* **EXERCISE AIM**: Reproduce all of the records below word for word, leaving nothing out and adding nothing.

* **INFORMATION SUPPLIED**:
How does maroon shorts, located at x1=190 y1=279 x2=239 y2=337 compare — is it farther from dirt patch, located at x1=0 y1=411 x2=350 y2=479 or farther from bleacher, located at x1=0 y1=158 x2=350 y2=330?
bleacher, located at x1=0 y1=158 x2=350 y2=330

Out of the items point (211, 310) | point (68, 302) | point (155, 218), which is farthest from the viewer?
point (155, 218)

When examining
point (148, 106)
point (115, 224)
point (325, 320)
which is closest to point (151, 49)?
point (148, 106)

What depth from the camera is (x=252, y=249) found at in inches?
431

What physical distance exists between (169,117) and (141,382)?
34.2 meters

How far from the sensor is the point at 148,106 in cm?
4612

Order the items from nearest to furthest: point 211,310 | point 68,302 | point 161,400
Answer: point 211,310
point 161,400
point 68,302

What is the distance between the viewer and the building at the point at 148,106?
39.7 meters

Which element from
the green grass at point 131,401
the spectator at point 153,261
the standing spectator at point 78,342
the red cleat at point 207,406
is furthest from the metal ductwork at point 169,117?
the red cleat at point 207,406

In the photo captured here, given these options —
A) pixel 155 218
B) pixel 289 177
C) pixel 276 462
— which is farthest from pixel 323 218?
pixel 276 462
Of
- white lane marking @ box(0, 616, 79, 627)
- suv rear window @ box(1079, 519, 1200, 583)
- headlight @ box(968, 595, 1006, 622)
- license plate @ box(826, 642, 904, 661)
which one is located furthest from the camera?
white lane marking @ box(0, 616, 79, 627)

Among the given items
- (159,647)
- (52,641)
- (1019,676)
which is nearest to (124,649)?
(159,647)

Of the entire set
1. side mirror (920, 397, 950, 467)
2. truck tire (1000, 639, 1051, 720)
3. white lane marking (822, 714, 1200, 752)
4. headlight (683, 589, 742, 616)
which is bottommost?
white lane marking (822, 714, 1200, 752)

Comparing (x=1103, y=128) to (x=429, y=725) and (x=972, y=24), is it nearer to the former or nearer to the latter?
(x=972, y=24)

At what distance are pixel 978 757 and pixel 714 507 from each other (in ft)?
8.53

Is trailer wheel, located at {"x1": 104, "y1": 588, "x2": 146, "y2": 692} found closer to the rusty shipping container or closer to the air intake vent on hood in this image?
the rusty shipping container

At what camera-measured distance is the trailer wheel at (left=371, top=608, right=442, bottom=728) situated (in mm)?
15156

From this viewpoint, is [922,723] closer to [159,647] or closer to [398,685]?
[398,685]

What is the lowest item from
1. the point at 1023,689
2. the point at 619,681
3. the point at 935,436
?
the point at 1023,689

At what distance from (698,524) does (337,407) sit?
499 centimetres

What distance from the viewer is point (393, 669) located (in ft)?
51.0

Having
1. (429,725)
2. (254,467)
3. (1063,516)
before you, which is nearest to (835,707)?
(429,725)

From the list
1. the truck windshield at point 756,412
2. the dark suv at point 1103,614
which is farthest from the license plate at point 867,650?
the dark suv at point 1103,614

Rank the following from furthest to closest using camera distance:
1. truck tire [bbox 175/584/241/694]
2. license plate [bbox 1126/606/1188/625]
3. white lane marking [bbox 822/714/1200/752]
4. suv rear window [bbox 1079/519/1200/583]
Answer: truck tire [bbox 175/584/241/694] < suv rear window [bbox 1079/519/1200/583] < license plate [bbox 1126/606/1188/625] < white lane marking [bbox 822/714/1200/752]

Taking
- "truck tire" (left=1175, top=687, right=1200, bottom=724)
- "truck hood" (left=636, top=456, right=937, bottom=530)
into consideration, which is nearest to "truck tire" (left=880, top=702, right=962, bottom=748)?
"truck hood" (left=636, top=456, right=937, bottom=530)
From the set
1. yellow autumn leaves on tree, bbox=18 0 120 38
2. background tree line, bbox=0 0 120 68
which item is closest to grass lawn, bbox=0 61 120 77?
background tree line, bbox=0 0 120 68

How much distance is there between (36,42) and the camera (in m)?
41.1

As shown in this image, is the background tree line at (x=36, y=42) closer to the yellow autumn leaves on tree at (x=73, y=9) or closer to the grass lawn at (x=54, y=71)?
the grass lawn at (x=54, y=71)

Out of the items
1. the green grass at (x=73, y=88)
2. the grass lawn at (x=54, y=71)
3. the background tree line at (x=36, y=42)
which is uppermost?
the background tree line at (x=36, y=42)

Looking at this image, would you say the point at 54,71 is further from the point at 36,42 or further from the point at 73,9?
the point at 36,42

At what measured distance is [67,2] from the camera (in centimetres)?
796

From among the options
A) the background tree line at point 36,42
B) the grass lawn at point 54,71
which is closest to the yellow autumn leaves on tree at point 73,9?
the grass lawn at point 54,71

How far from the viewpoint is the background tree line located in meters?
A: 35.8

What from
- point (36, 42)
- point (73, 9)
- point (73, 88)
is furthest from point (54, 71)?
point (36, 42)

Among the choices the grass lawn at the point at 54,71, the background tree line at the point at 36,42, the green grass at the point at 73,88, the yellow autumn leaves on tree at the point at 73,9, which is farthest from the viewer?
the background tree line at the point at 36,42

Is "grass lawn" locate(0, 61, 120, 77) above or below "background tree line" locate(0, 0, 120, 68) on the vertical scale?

* **TASK OUTPUT**:
How does maroon shorts, located at x1=190 y1=279 x2=239 y2=337 compare — is it farther from dirt patch, located at x1=0 y1=411 x2=350 y2=479 or farther from bleacher, located at x1=0 y1=158 x2=350 y2=330?
bleacher, located at x1=0 y1=158 x2=350 y2=330

Out of the items point (211, 310) | point (68, 302) | point (155, 218), which is farthest from the viewer?
point (155, 218)

When examining
point (148, 106)
point (115, 224)
point (325, 320)
which is closest to point (151, 49)?
point (148, 106)

What depth from the camera is (x=252, y=249) found at in inches?
431

What physical distance exists between (169,117) and (141,382)?
34.2 meters

How far from the sensor is the point at 148,106 in cm?
4612

Order the items from nearest to furthest: point 211,310 | point 68,302 | point 161,400
Answer: point 211,310
point 161,400
point 68,302

What is the distance between the viewer and the building at the point at 148,106?
39.7 meters

Which element from
the green grass at point 131,401
the spectator at point 153,261
the standing spectator at point 78,342
the red cleat at point 207,406
is furthest from the metal ductwork at point 169,117?
the red cleat at point 207,406

In the photo captured here, given these options —
A) pixel 155 218
B) pixel 289 177
C) pixel 276 462
— which is farthest from pixel 323 218?
pixel 276 462
Of
- white lane marking @ box(0, 616, 79, 627)
- suv rear window @ box(1079, 519, 1200, 583)
- headlight @ box(968, 595, 1006, 622)
- license plate @ box(826, 642, 904, 661)
which one is located furthest from the camera?
white lane marking @ box(0, 616, 79, 627)

Among the given items
- (159,647)
- (52,641)
- (1019,676)
which is nearest to (124,649)?
(159,647)

Of the entire set
1. side mirror (920, 397, 950, 467)
2. truck tire (1000, 639, 1051, 720)
3. white lane marking (822, 714, 1200, 752)
4. headlight (683, 589, 742, 616)
which is bottommost?
white lane marking (822, 714, 1200, 752)

Comparing (x=1103, y=128) to (x=429, y=725) and (x=972, y=24), is it nearer to the former or nearer to the latter?
(x=972, y=24)

At what distance are pixel 978 757 and pixel 714 507 from each other (in ft)?
8.53

Is trailer wheel, located at {"x1": 104, "y1": 588, "x2": 146, "y2": 692} found closer to the rusty shipping container or closer to the air intake vent on hood in this image?
the rusty shipping container

At what camera-measured distance is the trailer wheel at (left=371, top=608, right=442, bottom=728) situated (in mm)?
15156

From this viewpoint, is [922,723] closer to [159,647] or closer to [398,685]?
[398,685]

What is the lowest item from
1. the point at 1023,689
2. the point at 619,681
3. the point at 935,436
?
the point at 1023,689

At what distance from (698,524) does (337,407) sit?
499 centimetres

What distance from the viewer is point (393, 669) located (in ft)?
51.0

Having
1. (429,725)
2. (254,467)
3. (1063,516)
before you, which is nearest to (835,707)?
(429,725)

From the list
1. the truck windshield at point 756,412
2. the dark suv at point 1103,614
which is farthest from the license plate at point 867,650?
the dark suv at point 1103,614

Rank the following from furthest to closest using camera distance:
1. truck tire [bbox 175/584/241/694]
2. license plate [bbox 1126/606/1188/625]
3. white lane marking [bbox 822/714/1200/752]
4. suv rear window [bbox 1079/519/1200/583]
Answer: truck tire [bbox 175/584/241/694] < suv rear window [bbox 1079/519/1200/583] < license plate [bbox 1126/606/1188/625] < white lane marking [bbox 822/714/1200/752]

Taking
- "truck tire" (left=1175, top=687, right=1200, bottom=724)
- "truck hood" (left=636, top=456, right=937, bottom=530)
into consideration, which is nearest to "truck tire" (left=880, top=702, right=962, bottom=748)?
"truck hood" (left=636, top=456, right=937, bottom=530)
From the set
1. yellow autumn leaves on tree, bbox=18 0 120 38
2. background tree line, bbox=0 0 120 68
which item is closest to grass lawn, bbox=0 61 120 77?
background tree line, bbox=0 0 120 68

How much distance is there between (36,42) and the camera (in m)?
41.1

As shown in this image, is the background tree line at (x=36, y=42) closer to the yellow autumn leaves on tree at (x=73, y=9) or closer to the grass lawn at (x=54, y=71)?
the grass lawn at (x=54, y=71)

Out of the items
1. the green grass at (x=73, y=88)
2. the grass lawn at (x=54, y=71)
3. the background tree line at (x=36, y=42)
which is uppermost?
the background tree line at (x=36, y=42)

Looking at this image, would you say the point at 54,71 is further from the point at 36,42 or further from the point at 73,9?
the point at 36,42

At what measured distance is [67,2] from the camera (in centimetres)?
796

From among the options
A) the background tree line at point 36,42
B) the grass lawn at point 54,71
which is closest to the yellow autumn leaves on tree at point 73,9?
the grass lawn at point 54,71

How far from the viewpoint is the background tree line located in meters?
A: 35.8

What from
- point (36, 42)
- point (73, 9)
- point (73, 88)
is furthest from point (54, 71)?
point (36, 42)

Among the choices the grass lawn at the point at 54,71, the background tree line at the point at 36,42, the green grass at the point at 73,88, the yellow autumn leaves on tree at the point at 73,9, which is farthest from the viewer?
the background tree line at the point at 36,42

Is "grass lawn" locate(0, 61, 120, 77) above or below "background tree line" locate(0, 0, 120, 68) on the vertical scale?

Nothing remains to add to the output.